We observed, in general, that freshwater head and salinity have a direct relationship in wells close to the river and an indirect relationship in wells farther from the river. We explain the varied response of conductivity to hydraulic head by two dynamics. We infer that sediments near the Colorado River contain interstitial salts that dissolve as groundwater levels rise, causing greater salinity in wells near the river. Salinity decreases as groundwater levels decline and the salts precipitate and are deposited out of solution. Meanwhile, groundwater in the more central part of the Preserve responds like groundwater in an unconfined coastal aquifer that has passive saline-water encroachment. In this case, a decrease in the freshwater pressure head of the unconfined VFA results in the brine water shifting farther underneath the fresh water until it reaches a new equilibrium. Conversely, an increase in freshwater pressure head would shift the brine back toward the river, analogous to the coast in an unconfined coastal aquifer.

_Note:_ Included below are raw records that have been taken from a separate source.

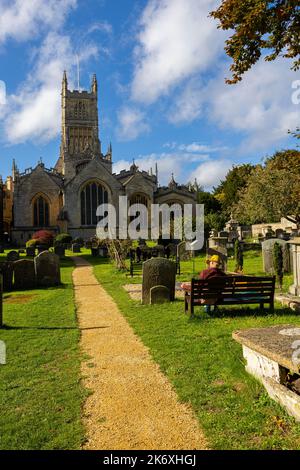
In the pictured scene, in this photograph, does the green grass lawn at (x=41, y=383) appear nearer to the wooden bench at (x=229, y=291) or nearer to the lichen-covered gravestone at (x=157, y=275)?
the lichen-covered gravestone at (x=157, y=275)

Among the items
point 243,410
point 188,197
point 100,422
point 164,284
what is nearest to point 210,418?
point 243,410

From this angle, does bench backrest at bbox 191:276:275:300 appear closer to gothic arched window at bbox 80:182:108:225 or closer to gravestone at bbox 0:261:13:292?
gravestone at bbox 0:261:13:292

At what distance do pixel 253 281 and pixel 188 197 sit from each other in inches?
1634

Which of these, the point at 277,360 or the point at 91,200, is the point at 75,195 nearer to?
the point at 91,200

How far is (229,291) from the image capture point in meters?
8.43

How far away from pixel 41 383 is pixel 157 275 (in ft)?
17.7

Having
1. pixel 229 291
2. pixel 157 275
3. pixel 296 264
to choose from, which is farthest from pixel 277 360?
pixel 157 275

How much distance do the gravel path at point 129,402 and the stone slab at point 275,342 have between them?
111cm

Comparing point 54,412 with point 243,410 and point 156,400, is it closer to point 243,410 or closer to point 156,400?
point 156,400

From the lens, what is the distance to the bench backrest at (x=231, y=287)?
27.2 ft

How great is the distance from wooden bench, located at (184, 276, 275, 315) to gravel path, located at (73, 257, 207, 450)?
1636mm

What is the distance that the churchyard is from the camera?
12.6 ft

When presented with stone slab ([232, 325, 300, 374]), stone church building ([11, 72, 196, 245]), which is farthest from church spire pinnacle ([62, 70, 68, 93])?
stone slab ([232, 325, 300, 374])
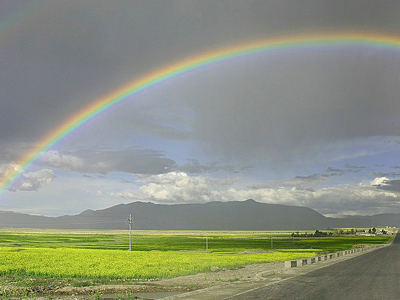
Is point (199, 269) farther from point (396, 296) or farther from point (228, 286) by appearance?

The results of our study show that a limited volume of water supports the Preserve’s wetland ecosystem. Whether or not the brine rises toward the surface, 30-year trends indicate that reduced water availability has already altered the plant communities that are habitat for species such as migratory birds and the razorback sucker fish, a Utah Species of Greatest Conservation Need. Continued monitoring of the hydrology and ecology of the Preserve will help guide management decisions of this sensitive environment.